## Stated goal A
Can you copy out the listing below word for word, every line of it?

## Text to read

□ □ □

The occupations that characterized the American middle class included many jobs that predated the market revolution as well as a few that were created as a result of it. A list of middle-class occupations would include physicians, lawyers, educators, merchants, and ministers. But it would also have included new kinds of businessmen, whose jobs resulted from the decline of artisanal production. In general, middle-class occupations were defined by nonmanual, or what came to be called "white-collar," work. Over the course of the antebellum period, these jobs, available mostly to Euro-American men, were increasingly associated with upward mobility, proprietorship, and respectability.

Early-nineteenth-century city directories reveal few new job titles. But new forms of business organization and, to a lesser extent, technological innovation transformed the component tasks, status, and cultural meanings of older occupations. By the 1820s many successful artisans were no longer master craftsmen, working alongside journeymen and apprentices on shop floors. Instead, they had abandoned the practice of their crafts to become businessmen who concentrated on supervising employees and monitoring increasingly complex accounting systems. Many of these men continued to identify with their artisanal origins, describing themselves as tailors or cabinetmakers in city directories. Still, the nonmanual work they performed, and the opportunities it afforded, served to increase their social and economic distance from the laborers they employed.

□ □ □

## Data entries
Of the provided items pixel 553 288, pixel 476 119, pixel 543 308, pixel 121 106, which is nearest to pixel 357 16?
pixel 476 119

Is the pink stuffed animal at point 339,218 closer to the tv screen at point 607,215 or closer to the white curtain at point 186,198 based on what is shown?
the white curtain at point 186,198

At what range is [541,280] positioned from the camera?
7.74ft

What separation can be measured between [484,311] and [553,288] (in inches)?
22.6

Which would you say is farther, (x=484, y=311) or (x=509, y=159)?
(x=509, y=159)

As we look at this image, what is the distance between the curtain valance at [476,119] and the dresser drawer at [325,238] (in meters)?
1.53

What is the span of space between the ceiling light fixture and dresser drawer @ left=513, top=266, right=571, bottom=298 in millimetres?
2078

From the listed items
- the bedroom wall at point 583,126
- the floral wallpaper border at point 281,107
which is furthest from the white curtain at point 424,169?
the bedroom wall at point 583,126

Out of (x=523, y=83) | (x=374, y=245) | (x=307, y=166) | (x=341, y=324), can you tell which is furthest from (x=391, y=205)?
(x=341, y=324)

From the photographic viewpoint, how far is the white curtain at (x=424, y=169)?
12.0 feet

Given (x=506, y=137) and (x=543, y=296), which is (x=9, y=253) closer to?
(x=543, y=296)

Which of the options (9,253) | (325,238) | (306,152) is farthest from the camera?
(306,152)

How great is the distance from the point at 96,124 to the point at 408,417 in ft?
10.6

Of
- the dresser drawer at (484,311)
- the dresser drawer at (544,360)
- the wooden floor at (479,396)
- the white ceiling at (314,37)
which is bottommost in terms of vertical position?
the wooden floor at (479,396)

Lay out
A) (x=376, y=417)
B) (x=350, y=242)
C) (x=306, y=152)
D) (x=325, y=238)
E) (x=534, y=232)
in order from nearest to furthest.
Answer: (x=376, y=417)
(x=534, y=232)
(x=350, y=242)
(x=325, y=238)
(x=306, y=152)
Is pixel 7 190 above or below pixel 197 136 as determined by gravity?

□ □ □

## Stated goal B
In the passage on middle-class occupations, by what decade had many successful artisans stopped being master craftsmen working on shop floors?

## Full output A
Of the provided items pixel 553 288, pixel 476 119, pixel 543 308, pixel 121 106, which is nearest to pixel 357 16?
pixel 476 119

Is the pink stuffed animal at point 339,218 closer to the tv screen at point 607,215 or closer to the white curtain at point 186,198 based on what is shown?
the white curtain at point 186,198

At what range is [541,280] positioned from the camera?
7.74ft

What separation can be measured between [484,311] and [553,288] (in inches)?
22.6

Which would you say is farther, (x=484, y=311) or (x=509, y=159)?
(x=509, y=159)

As we look at this image, what is the distance between the curtain valance at [476,119] and the dresser drawer at [325,238] (in meters)?
1.53

What is the span of space between the ceiling light fixture and dresser drawer @ left=513, top=266, right=571, bottom=298 in millimetres?
2078

From the listed items
- the bedroom wall at point 583,126
- the floral wallpaper border at point 281,107
which is furthest from the white curtain at point 424,169?
the bedroom wall at point 583,126

Out of (x=523, y=83) | (x=374, y=245) | (x=307, y=166) | (x=341, y=324), can you tell which is furthest from (x=391, y=205)?
(x=341, y=324)

From the photographic viewpoint, how far is the white curtain at (x=424, y=169)?
12.0 feet

Given (x=506, y=137) and (x=543, y=296), which is (x=9, y=253) closer to?
(x=543, y=296)

Which of the options (9,253) | (325,238) | (306,152) is farthest from the camera?
(306,152)

How great is the distance from the point at 96,124 to the point at 408,417 in ft?
10.6

Of
- the dresser drawer at (484,311)
- the dresser drawer at (544,360)
- the wooden floor at (479,396)
- the white ceiling at (314,37)
which is bottommost in terms of vertical position?
the wooden floor at (479,396)

Lay out
A) (x=376, y=417)
B) (x=350, y=242)
C) (x=306, y=152)
D) (x=325, y=238)
E) (x=534, y=232)
in order from nearest to furthest.
Answer: (x=376, y=417)
(x=534, y=232)
(x=350, y=242)
(x=325, y=238)
(x=306, y=152)
Is pixel 7 190 above or below pixel 197 136 as determined by gravity?

## Full output B
By the 1820s.